■ **The problem**
Your task is to give the records again exactly. Leave each picture out.

■ **Provided records**
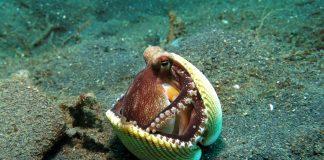 Der Oktopus ist das intelligenteste Weichtier.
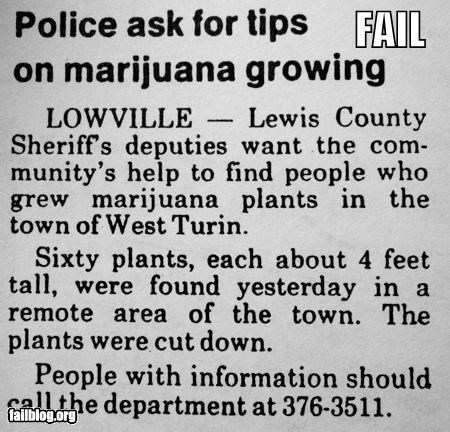 Ad,drugs,failboat,gardening,headline,help,police,tips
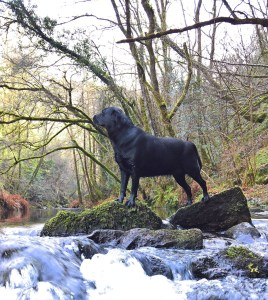 A black labrador dog on a stream. How to travel with a dog in Europe.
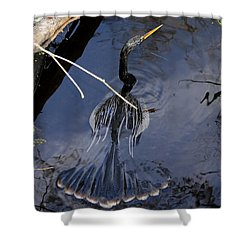Swimming Bird Shower Curtain by David Lee Thompson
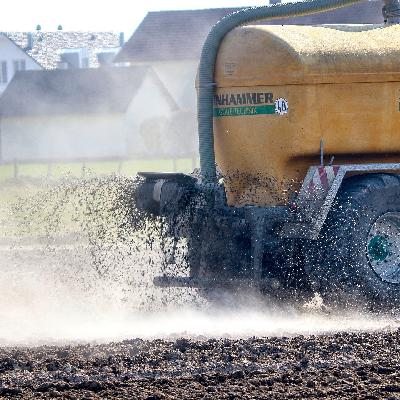 Estudo aponta que a agropecuária pode ser importante fornecedor de energia limpa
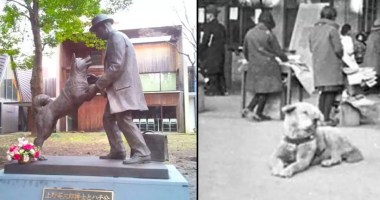 The-True-Story-Of-Hachiko,-A-Loyal-Dog-That-Waited-Over-9-Years-At-The-Train-Station-For-His-Deceased-Owner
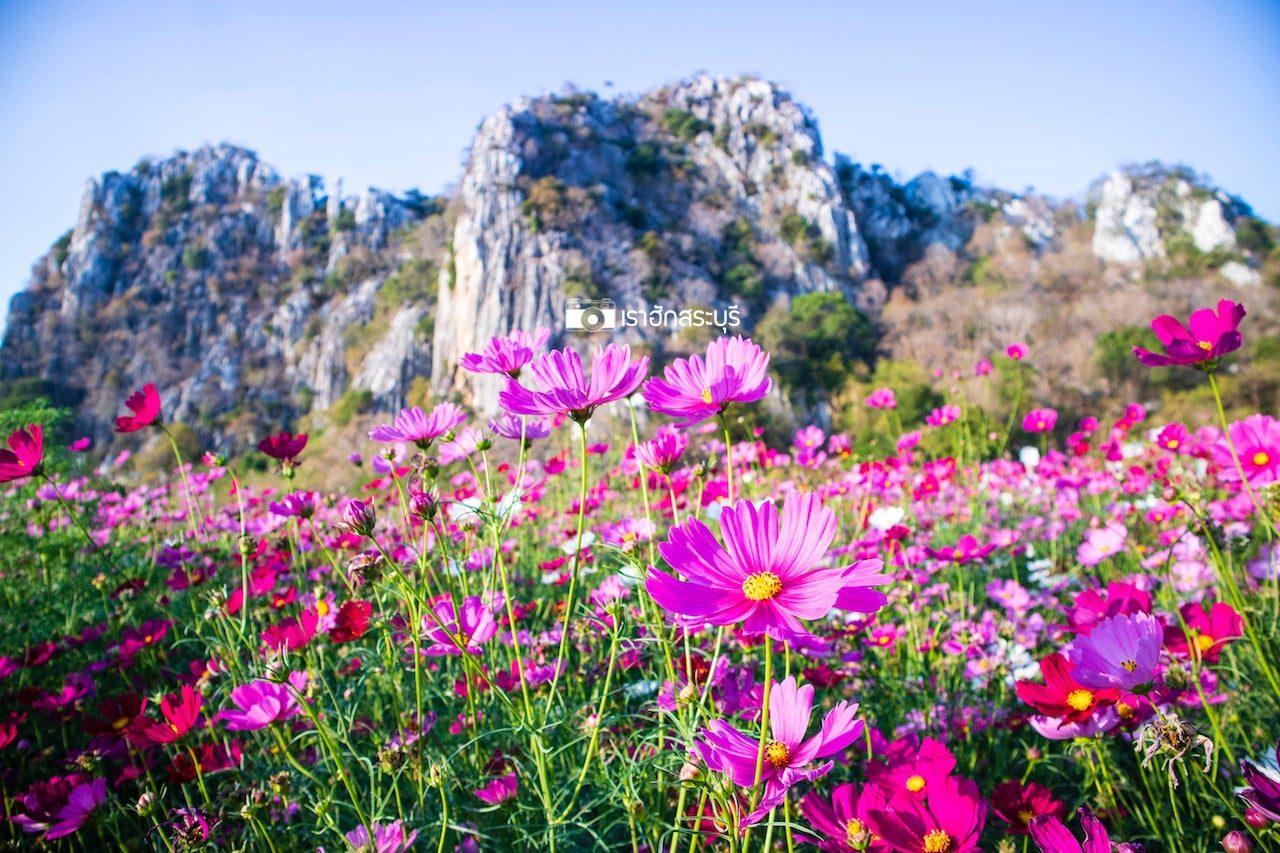 สวนดอกคอสมอส ทุ่งสิริสมัย ผลิบานเป็นสีชมพู ที่เขาพระพุทธบาทน้อย จ.สระบุรี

■ **Task solution**
 Der Oktopus ist das intelligenteste Weichtier.
 Ad,drugs,failboat,gardening,headline,help,police,tips
 A black labrador dog on a stream. How to travel with a dog in Europe.
Swimming Bird Shower Curtain by David Lee Thompson
 Estudo aponta que a agropecuária pode ser importante fornecedor de energia limpa
 The-True-Story-Of-Hachiko,-A-Loyal-Dog-That-Waited-Over-9-Years-At-The-Train-Station-For-His-Deceased-Owner
 สวนดอกคอสมอส ทุ่งสิริสมัย ผลิบานเป็นสีชมพู ที่เขาพระพุทธบาทน้อย จ.สระบุรี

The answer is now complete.